## Converging on Monte Carlo

Inspired by reader Sluggo I am going to take a look at the issue of convergence. I will use the simple Monte Carlo method to estimate pi introduced in my previous post. We are going to briefly explore how the estimate of pi converges on the true value as we increase the size of our trial (the number of random samples we use).

If we know how accuracy varies with the number of trials, we can better design our method to achieve the accuracy we desire without having to iterate; we can better manage the trade-off between accuracy and absorbing computing resources.

I plan to explore the relationship between the accuracy of the estimate of the integral and the fraction of the search space occupied by the integral in a future post.

We are trying to estimate the value of pi by sprinkling, at random, points over a unit square. The unit square contains a quarter-circle of unit radius centered at (0,0). This sets us up so the circle occupies 50% of the square. We sum the points inside the circle (under the curve) and divide by the total number of points to arrive at a fraction, p. This fraction should equal pi/4, so pi=4.p.

Another way to look at this is we are completing the following integration:

\frac{\pi }{4} = \int_{y = 0}^{1} \int_{x = 0}^{1}f\left ( x, y \right ) dx dy \textit{ where }
f(x, y) = \left\{\begin{matrix}
\ \textup{0, } x^{2} + y^{2} > r^{2}\\ \textup{1, } x^{2} + y^{2} \leq r^{2}
\end{matrix}\right.

only we are using an approximation:

\frac{\pi }{4} \approx \frac{1}{N}\sum_{i=1}^{N}f\left (x_{i}, y_{i} \right ) \textup{ where } x_{i},y_{i}} \sim \textit{U}\left [ 0, 1 \right ]

Pretty straightforward!
Each time we drop a point onto the unit square we are completing a Bernoulli trial: the point is either inside the circle or it is not with a probability equal to the ratio of the area of the quarter-circle to the area of the square (p = 1/2 pi/4). It is this probability we are trying to estimate.

If we have sufficient trials and p is sufficiently far away from 0 and 1, then we can use the normal approximation to the binomial distribution in which the standard deviation (the root mean squared error) of the estimate of p is \sqrt{p.\left ( 1 - p \right ) / {N}} where N is the number of trials. So we should expect the error in our estimate of p to decline with the square root of N: to reduce our error by 50% we need to quadruple the size of our sample.

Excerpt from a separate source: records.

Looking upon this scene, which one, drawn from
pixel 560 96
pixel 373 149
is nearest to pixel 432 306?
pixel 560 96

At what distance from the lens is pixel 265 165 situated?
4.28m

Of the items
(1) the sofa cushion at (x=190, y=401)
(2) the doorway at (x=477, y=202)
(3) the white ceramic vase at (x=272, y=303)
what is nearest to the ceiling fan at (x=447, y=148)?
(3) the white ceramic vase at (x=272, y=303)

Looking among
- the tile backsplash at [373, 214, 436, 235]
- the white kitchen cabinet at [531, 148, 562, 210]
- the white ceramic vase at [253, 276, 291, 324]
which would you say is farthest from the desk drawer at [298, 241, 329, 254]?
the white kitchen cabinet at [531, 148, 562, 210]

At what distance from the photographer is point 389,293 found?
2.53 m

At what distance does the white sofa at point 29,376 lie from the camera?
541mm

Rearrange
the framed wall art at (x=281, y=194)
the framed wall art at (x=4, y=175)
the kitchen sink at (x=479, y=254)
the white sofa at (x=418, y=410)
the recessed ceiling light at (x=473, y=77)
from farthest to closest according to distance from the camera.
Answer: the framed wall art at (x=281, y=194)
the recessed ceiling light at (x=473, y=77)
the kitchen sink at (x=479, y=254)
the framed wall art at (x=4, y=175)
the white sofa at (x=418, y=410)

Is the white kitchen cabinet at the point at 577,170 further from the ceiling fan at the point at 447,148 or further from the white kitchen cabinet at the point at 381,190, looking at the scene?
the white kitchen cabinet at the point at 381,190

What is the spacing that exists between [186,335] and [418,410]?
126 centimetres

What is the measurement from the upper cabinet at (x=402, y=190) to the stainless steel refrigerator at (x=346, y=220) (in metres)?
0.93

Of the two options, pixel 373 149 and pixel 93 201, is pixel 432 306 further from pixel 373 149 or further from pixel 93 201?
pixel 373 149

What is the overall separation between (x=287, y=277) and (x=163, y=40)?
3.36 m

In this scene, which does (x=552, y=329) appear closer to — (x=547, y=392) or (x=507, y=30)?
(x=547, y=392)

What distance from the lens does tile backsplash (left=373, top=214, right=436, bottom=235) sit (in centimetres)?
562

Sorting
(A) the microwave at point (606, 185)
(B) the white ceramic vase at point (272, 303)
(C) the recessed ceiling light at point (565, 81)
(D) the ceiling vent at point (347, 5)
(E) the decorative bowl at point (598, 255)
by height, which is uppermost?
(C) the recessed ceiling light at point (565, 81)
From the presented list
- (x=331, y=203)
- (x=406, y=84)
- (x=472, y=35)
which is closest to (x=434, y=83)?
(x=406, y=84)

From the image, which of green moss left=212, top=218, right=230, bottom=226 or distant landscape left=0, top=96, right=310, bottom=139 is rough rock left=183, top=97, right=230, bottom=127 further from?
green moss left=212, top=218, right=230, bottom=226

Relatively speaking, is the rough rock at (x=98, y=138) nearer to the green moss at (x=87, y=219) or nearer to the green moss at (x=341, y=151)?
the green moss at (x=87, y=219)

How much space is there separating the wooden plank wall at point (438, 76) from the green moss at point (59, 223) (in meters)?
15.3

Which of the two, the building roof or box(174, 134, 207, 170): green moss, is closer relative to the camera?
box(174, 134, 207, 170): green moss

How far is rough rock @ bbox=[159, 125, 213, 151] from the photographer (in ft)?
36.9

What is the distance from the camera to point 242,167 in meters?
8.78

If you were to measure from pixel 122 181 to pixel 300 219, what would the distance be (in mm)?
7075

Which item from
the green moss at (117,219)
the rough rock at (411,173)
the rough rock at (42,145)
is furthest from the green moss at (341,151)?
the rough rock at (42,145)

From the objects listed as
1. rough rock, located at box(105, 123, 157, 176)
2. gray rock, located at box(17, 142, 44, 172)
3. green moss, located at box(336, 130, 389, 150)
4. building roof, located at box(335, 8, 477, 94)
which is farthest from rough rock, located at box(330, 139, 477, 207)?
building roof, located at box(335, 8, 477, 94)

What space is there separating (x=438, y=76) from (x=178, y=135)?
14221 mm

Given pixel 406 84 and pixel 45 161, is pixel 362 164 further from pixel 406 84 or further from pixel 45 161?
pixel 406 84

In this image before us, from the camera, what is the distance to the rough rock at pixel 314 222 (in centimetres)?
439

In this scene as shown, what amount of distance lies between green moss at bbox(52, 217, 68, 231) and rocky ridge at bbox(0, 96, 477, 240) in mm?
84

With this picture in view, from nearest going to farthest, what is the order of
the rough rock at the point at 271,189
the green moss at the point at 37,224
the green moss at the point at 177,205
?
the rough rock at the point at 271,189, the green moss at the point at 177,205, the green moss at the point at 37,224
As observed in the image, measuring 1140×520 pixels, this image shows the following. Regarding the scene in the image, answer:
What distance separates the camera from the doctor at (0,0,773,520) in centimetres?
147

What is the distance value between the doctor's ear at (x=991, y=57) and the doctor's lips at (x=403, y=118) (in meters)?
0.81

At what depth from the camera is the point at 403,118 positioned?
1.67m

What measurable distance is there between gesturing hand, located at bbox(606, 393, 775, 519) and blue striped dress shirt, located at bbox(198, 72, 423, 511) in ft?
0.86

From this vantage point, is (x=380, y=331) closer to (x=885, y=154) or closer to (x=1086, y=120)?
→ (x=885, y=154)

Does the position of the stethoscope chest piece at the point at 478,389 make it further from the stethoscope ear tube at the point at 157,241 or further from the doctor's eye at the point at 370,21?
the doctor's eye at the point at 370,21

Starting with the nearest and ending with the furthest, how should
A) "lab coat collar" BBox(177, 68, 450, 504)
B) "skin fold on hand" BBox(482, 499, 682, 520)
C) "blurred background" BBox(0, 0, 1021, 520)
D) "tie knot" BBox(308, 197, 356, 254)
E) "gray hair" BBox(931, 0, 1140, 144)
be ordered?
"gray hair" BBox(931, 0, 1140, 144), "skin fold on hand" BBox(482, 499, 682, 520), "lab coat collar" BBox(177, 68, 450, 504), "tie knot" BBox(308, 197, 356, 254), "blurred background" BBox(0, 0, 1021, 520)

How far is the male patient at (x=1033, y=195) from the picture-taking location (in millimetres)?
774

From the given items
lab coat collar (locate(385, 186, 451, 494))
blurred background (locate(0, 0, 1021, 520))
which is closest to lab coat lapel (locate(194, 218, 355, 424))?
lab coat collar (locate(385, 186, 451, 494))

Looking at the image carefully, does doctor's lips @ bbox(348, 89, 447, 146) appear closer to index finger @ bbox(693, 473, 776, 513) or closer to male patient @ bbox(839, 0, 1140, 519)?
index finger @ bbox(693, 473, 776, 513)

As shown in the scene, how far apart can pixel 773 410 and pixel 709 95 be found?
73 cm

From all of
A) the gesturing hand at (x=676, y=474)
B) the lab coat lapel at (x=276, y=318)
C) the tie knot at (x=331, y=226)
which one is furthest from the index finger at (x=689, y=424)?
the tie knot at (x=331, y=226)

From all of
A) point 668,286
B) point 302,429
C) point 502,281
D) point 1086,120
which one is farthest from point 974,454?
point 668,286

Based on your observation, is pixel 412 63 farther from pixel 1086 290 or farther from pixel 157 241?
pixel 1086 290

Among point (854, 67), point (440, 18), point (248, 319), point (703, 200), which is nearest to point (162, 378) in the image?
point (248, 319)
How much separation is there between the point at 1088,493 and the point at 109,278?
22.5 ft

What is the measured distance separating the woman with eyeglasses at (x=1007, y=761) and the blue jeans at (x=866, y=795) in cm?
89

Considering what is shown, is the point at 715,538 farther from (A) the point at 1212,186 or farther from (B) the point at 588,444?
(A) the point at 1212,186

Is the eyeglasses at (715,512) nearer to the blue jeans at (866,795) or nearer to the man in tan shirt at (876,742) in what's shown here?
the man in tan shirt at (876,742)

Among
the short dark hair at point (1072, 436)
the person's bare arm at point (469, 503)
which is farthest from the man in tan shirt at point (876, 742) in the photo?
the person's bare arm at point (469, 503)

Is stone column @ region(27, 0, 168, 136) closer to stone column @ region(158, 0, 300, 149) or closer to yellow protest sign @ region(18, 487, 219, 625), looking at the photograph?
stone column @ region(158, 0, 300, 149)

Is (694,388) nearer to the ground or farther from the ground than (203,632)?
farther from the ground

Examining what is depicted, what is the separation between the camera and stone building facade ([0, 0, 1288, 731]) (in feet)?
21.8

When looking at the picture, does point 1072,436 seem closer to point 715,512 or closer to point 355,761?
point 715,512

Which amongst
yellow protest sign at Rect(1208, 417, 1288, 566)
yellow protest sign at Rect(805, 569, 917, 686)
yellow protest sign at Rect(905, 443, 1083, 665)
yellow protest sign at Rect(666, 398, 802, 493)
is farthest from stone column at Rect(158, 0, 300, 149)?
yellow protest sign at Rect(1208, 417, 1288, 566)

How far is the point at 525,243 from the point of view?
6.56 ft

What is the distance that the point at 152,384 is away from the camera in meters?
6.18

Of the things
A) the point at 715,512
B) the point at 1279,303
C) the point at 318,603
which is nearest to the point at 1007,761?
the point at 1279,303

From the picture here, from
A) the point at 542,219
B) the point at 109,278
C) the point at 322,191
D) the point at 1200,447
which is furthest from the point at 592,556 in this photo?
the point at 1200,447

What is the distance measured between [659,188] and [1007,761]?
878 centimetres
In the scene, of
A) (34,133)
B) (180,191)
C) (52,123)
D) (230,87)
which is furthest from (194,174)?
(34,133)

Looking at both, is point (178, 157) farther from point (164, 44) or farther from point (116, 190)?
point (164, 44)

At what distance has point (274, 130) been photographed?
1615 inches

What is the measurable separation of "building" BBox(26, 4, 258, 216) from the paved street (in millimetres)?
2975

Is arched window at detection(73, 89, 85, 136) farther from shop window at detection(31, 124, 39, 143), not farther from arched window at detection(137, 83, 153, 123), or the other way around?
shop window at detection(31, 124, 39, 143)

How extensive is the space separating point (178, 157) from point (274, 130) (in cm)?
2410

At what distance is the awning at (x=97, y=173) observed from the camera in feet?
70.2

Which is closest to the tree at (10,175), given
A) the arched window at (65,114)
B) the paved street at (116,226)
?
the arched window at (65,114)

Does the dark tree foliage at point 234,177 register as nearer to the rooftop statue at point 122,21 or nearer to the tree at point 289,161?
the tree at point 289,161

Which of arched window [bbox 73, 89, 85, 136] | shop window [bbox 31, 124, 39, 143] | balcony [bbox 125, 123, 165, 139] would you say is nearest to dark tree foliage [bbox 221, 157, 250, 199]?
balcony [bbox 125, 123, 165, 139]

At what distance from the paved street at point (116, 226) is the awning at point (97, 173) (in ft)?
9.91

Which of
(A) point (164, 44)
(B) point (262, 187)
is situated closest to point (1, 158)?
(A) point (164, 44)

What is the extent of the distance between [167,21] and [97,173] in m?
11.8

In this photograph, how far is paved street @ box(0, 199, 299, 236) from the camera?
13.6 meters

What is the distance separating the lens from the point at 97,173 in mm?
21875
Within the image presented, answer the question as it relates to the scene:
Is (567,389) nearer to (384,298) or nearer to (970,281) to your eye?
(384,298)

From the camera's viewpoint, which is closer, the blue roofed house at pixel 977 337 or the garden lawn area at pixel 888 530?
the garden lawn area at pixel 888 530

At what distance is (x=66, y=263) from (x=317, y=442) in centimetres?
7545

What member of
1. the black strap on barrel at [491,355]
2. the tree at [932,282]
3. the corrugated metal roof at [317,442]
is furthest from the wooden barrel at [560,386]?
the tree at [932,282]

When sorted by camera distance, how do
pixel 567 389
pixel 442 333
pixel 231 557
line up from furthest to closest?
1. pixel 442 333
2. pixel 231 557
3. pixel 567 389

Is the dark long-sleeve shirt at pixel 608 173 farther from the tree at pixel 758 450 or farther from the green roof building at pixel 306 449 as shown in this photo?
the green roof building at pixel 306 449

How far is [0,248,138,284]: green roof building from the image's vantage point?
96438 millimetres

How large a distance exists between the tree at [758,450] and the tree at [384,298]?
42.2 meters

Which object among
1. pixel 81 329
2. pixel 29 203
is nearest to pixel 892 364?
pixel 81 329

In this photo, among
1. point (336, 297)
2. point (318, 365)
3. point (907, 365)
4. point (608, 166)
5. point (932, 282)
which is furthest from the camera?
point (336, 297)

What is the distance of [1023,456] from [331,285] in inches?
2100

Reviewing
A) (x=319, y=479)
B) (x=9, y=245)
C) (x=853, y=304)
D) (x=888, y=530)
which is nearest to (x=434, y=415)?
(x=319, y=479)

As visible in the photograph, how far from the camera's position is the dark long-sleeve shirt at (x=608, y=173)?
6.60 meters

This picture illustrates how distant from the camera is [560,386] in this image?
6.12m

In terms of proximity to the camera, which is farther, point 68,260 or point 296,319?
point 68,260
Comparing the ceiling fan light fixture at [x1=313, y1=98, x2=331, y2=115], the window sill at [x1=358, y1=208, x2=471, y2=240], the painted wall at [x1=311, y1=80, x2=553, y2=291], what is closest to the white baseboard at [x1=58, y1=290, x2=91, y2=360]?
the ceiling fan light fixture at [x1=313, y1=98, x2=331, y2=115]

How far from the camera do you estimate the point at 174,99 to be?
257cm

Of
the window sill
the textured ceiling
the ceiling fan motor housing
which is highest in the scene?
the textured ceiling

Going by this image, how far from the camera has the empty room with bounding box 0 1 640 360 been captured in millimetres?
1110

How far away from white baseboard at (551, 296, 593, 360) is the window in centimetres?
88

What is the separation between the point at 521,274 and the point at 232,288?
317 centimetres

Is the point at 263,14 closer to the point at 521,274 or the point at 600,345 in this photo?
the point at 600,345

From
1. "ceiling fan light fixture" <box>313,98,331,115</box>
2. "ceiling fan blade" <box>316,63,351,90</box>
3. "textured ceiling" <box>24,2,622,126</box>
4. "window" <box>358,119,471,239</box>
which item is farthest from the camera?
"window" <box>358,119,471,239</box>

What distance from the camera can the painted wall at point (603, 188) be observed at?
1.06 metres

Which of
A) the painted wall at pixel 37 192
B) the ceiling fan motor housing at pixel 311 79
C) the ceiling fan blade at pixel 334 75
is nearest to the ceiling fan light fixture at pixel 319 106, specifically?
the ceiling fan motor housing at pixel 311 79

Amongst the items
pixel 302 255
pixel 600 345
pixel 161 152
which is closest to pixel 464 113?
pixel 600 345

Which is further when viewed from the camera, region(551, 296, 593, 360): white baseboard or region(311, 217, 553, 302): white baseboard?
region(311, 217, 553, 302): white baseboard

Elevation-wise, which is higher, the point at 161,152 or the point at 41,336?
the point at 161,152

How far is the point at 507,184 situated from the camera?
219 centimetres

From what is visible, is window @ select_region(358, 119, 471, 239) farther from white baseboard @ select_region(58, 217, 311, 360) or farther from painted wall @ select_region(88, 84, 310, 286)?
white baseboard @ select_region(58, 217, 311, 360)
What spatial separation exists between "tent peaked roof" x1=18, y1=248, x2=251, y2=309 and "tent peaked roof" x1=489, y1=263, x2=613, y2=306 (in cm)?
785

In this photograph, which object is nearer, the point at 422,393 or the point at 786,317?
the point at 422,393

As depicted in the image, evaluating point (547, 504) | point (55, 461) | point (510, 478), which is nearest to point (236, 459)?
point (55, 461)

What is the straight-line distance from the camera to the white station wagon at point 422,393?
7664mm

ASIDE: There are various rules of thumb that purport to tell you what "sufficient trials" and "far away from 0 and 1" mean. For example n.p > 5 AND n.(1 - p) > 5. In the end it depends on how accurate you want your final estimate to be. Consider a simulation of 100 trials estimating a fraction of 0.05. If you repeat this simulation over and over the distribution of outcomes will NOT be approximately normal since zero is the lowest number of points possible in the smaller partition, yet it complies with the rule of thumb.

I wrote a script in R to demonstrate these effects. I try out MC simulations with various numbers of trials from 2 to 100,000. For each simulation I estimate the error in the estimate of pi using the normal approximation. I make an alternate estimate of the error using the binomial distribution itself and calculating the span between the 15.87 percentile and the 84.13 percentile (1 sd either side of the mean). I run each MC simulation 1000 times and average out the estimates of the errors. Finally, I calculate the theoretical values for the errors in the estimates of pi for the various numbers of trials.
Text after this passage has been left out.